AIM OF THE TASK: Your answer must be an exact copy of the listing that follows, with all pictures omitted.

ENTRIES SUPPLIED:
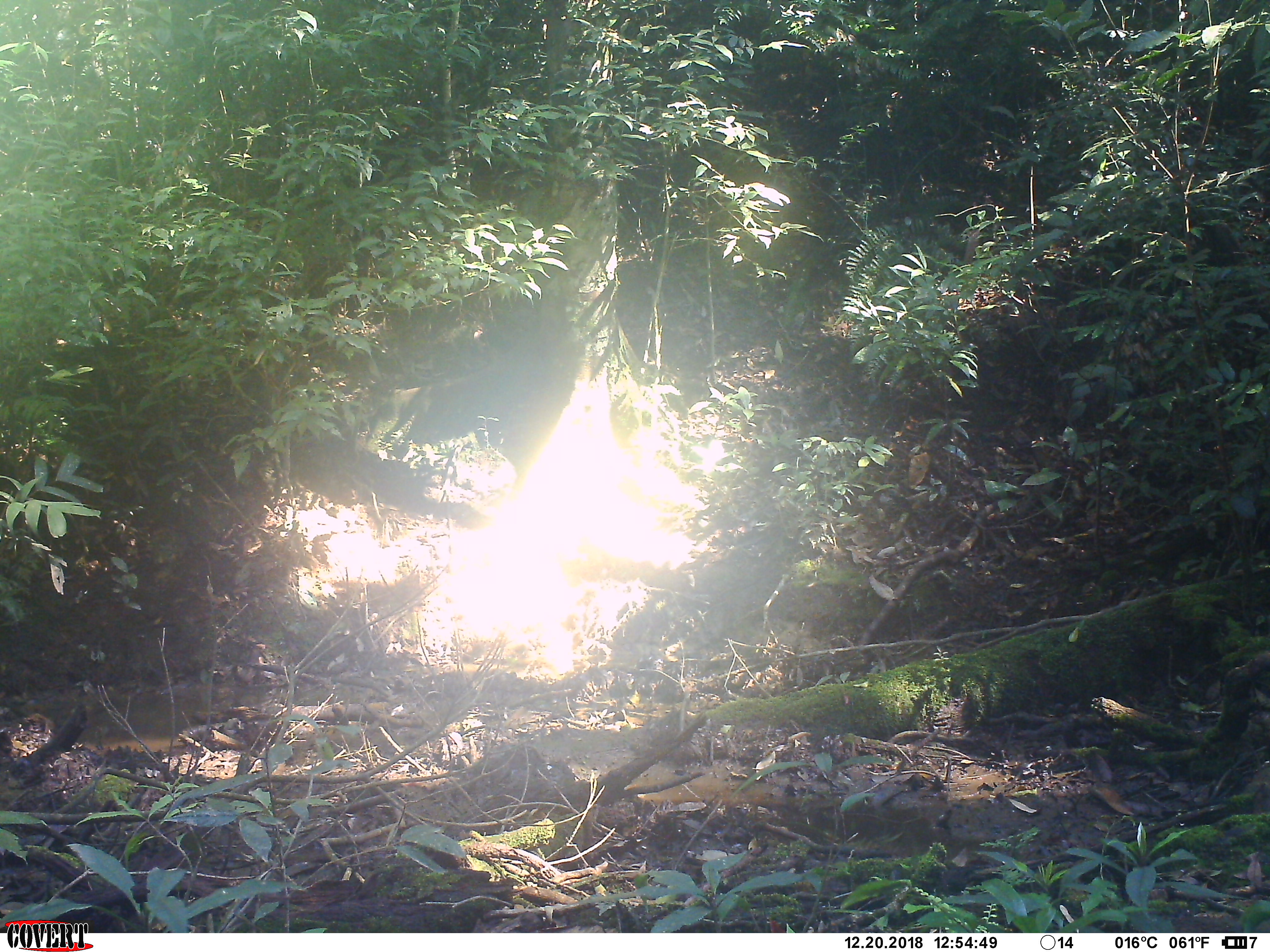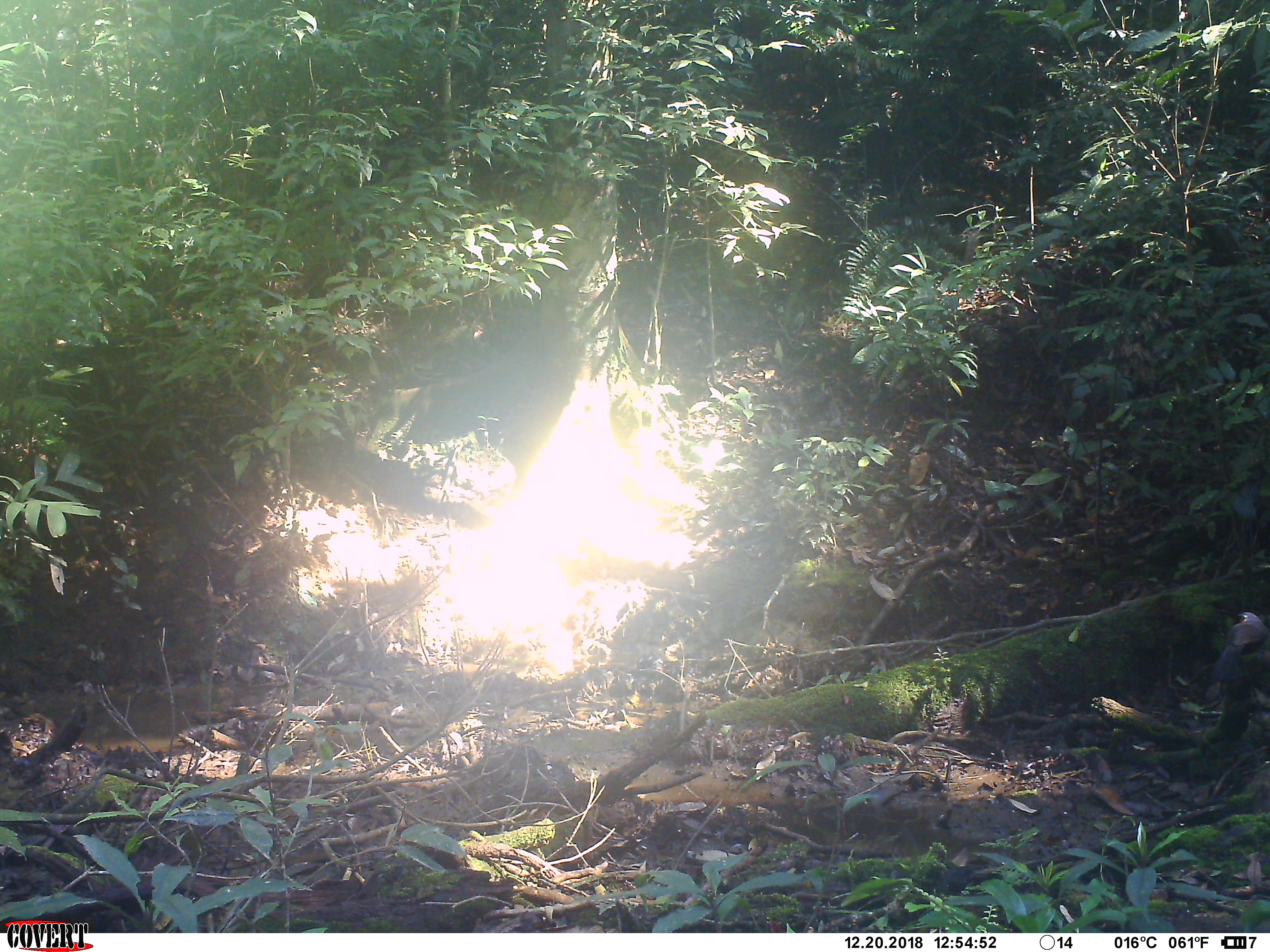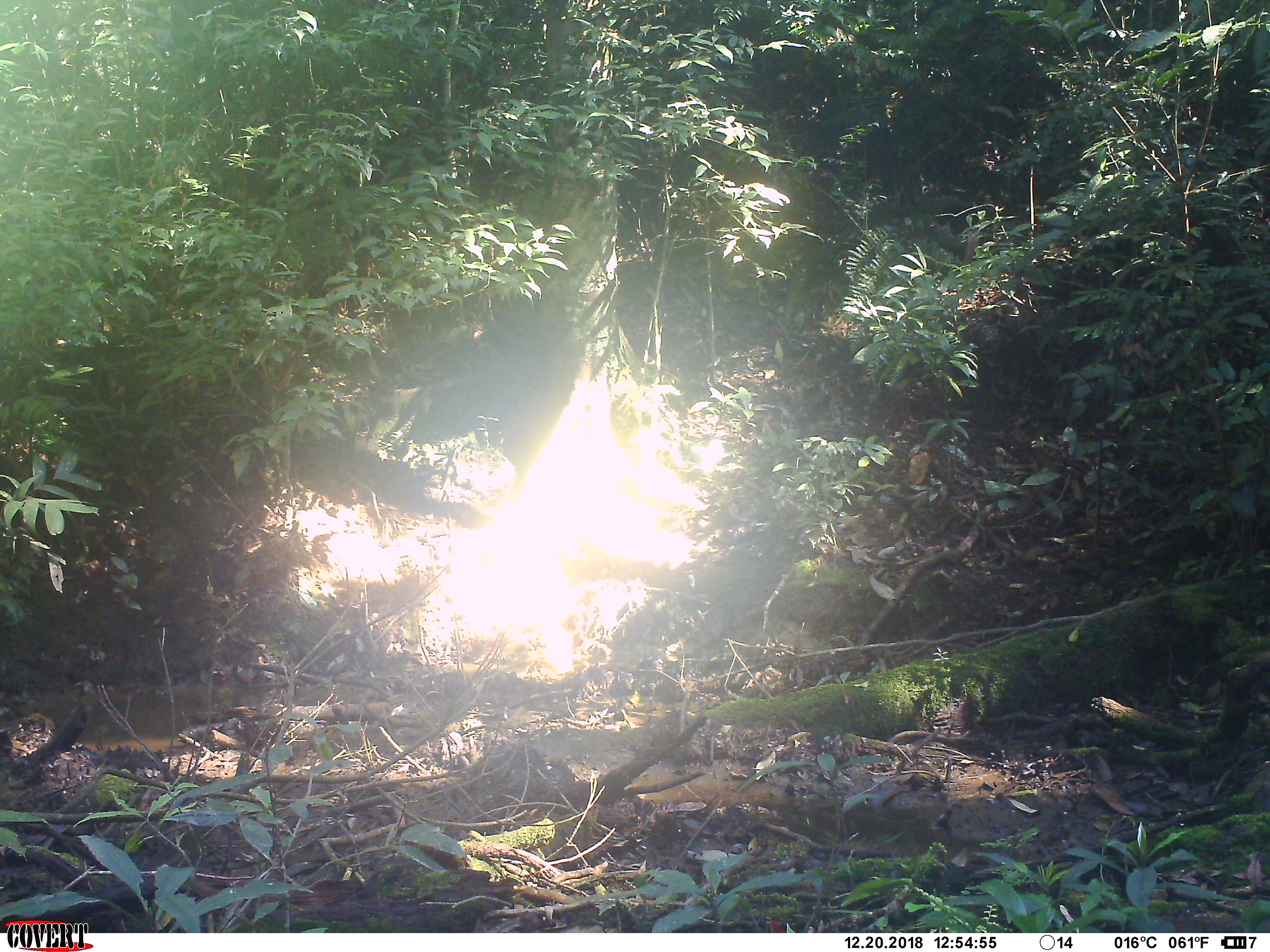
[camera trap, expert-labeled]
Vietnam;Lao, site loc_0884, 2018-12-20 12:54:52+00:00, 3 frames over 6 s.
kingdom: Animalia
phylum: Chordata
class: Aves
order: Passeriformes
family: Leiothrichidae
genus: Garrulax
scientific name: Garrulax castanotis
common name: rufous-cheeked laughingthrush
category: rufous cheeked laughingthrush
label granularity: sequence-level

ANSWER SPACE:
[camera trap, expert-labeled]
Vietnam;Lao, site loc_0884, 2018-12-20 12:54:52+00:00, 3 frames over 6 s.
kingdom: Animalia
phylum: Chordata
class: Aves
order: Passeriformes
family: Leiothrichidae
genus: Garrulax
scientific name: Garrulax castanotis
common name: rufous-cheeked laughingthrush
category: rufous cheeked laughingthrush
label granularity: sequence-level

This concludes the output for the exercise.